One sure way to drive a coach bananas is to fail to finish a play. Here Judge Vasquez admonishes IRS (gently) for not finishing. There might be some excuse, as this is one of the phony tiered partnership plus disregardeds, a son-of-Boss basis-builder, and it gets complicated. But Judge Vasquez unpacks it all in Rawls Trading, L.P., Rawls Management Corporation, Tax Matters Partner, Et Al., 138 T.C. 12, filed 3/26/12.

Facts are the usual. Jerry Rawls starts a business in his garage; in ten years it’s worth billions. Approached by a flim-flammer with lawyer and accountant in tow, Jerry and flim-flammer concoct a multi-layered series of partnerships with a trust thrown in, and a sale to an entity controlled by the flim-flammer. They build basis by using a short sale, where proceeds are reckoned into outside basis, but concurrent obligation to close short sale is not.

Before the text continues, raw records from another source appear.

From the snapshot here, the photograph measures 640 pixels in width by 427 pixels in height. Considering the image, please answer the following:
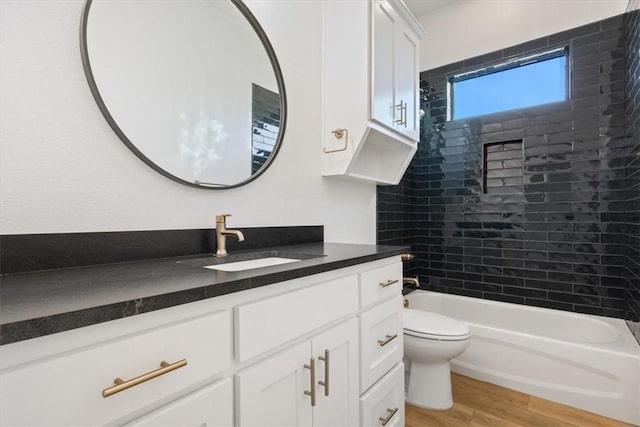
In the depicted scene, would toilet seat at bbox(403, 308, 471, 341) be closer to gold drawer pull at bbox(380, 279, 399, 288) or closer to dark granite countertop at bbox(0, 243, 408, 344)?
gold drawer pull at bbox(380, 279, 399, 288)

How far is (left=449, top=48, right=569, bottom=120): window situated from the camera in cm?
245

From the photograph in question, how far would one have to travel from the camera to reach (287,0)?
5.55 ft

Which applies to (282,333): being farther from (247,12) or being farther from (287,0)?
(287,0)

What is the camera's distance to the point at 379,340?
1308 millimetres

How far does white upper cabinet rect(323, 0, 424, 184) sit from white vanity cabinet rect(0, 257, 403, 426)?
0.80m

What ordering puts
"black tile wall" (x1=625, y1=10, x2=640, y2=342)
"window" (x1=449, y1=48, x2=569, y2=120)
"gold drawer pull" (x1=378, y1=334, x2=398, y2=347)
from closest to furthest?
"gold drawer pull" (x1=378, y1=334, x2=398, y2=347)
"black tile wall" (x1=625, y1=10, x2=640, y2=342)
"window" (x1=449, y1=48, x2=569, y2=120)

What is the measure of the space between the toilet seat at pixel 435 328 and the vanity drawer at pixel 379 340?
13.4 inches

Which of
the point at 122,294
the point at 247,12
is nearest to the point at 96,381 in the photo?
the point at 122,294

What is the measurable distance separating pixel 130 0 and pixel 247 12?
1.72 feet

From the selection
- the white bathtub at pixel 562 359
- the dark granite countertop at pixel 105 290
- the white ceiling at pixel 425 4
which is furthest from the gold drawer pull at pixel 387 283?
the white ceiling at pixel 425 4

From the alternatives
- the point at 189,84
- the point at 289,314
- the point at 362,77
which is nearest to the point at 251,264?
the point at 289,314

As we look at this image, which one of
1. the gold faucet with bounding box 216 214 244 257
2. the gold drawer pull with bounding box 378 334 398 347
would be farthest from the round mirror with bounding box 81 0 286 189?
the gold drawer pull with bounding box 378 334 398 347

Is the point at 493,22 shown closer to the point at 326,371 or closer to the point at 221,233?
the point at 221,233

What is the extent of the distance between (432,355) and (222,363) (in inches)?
56.5
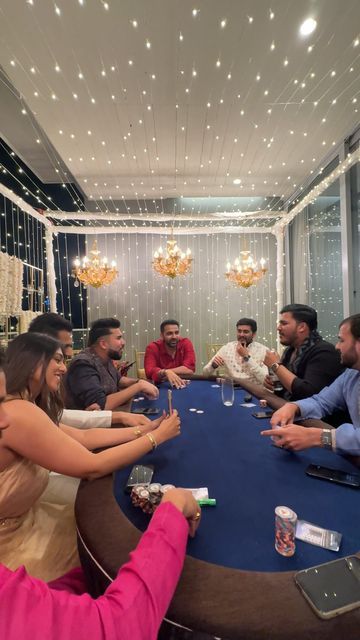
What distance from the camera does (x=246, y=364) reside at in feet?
10.8

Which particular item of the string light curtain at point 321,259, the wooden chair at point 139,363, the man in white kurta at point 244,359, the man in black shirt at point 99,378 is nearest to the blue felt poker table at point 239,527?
the man in black shirt at point 99,378

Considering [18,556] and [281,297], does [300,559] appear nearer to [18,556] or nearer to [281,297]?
[18,556]

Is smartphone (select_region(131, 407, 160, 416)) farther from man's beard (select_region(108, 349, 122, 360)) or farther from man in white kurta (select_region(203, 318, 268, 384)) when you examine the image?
man in white kurta (select_region(203, 318, 268, 384))

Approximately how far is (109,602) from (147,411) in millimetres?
1411

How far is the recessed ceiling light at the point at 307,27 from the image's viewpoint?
2.36 metres

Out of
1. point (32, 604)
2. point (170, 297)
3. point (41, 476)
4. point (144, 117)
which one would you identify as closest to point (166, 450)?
point (41, 476)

IRS issues three FPAAs to all hands, which are consolidated, but as consolidated two of the FPAAs only require computational changes to the interim partnerships, and the source partnership proceedings weren’t yet concluded.

IRS, realizing they were premature in issuing the deficiencies, asked for a stay, not a dismissal, claiming to dismiss will frustrate any chance to collect under the “no-second-deficiency” rule of Section 6223(f).

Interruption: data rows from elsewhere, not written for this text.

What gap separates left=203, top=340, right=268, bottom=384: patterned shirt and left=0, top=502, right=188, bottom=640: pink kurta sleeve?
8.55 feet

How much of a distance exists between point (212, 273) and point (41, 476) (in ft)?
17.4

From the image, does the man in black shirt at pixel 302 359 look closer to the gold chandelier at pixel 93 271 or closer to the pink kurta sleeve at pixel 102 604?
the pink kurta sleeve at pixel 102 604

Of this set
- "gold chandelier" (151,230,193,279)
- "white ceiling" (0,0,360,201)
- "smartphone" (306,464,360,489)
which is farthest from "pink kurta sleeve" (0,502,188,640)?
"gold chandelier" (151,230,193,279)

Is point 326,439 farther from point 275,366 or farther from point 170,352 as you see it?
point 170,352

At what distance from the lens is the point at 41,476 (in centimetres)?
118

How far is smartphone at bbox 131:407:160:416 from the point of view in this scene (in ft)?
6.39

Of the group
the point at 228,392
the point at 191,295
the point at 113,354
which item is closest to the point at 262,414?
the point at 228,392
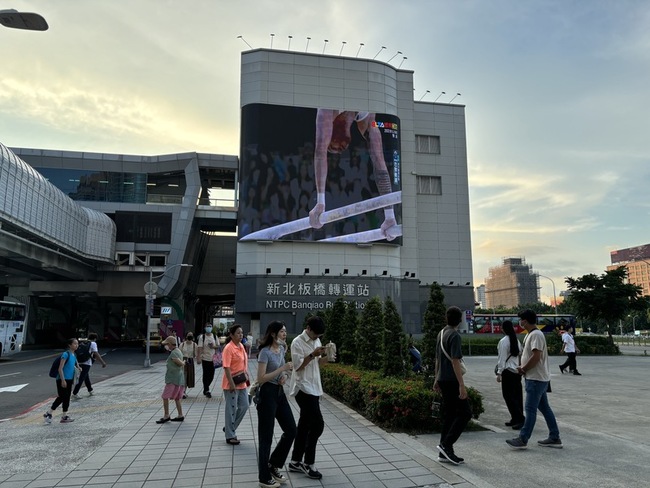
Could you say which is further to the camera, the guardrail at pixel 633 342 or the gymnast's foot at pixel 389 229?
the guardrail at pixel 633 342

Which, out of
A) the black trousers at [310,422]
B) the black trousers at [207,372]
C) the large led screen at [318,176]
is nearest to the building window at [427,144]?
the large led screen at [318,176]

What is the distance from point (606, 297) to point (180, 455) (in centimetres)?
3335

After the standard invocation, “our jurisdiction is strictly limited and only Congress can give us more”, Judge Vasquez answers the “no-second-deficiency” argument.

“We are cognizant of respondent’s concern that the ‘no-second-FPAA’ rule of section 6223(f) may be deployed as a shield to seek immunity for … from another round of partnership-level proceedings. In particular, respondent worries that if we hold invalid the … FPAA, then ‘the ability to issue a second notice under 6230(a)(2)(C) is not available.’ Motion to stay 10. Section 6230(a)(2)(C) carves out exceptions from the “no-second-deficiency notice” rule of section 6212(c), but only for affected items notices of deficiency issued under 6230(a)(2)(B). Section 6230(a)(2)(C) says nothing about the Commissioner’s ability to issue another FPAA to a partnership if the first FPAA has been held invalid.” 138 T. C. 12, at pp. 28-29. [Names omitted.]

So IRS can issue a new deficiency after it has finished with source partners, indirect partners, and Mr. Rawls his own self as a person whose tax liability is affected by taking into account, directly or indirectly, partnership items. See Section 6231(a)(2).

In the meantime, no stay, case dismissed, without a single dissenting word.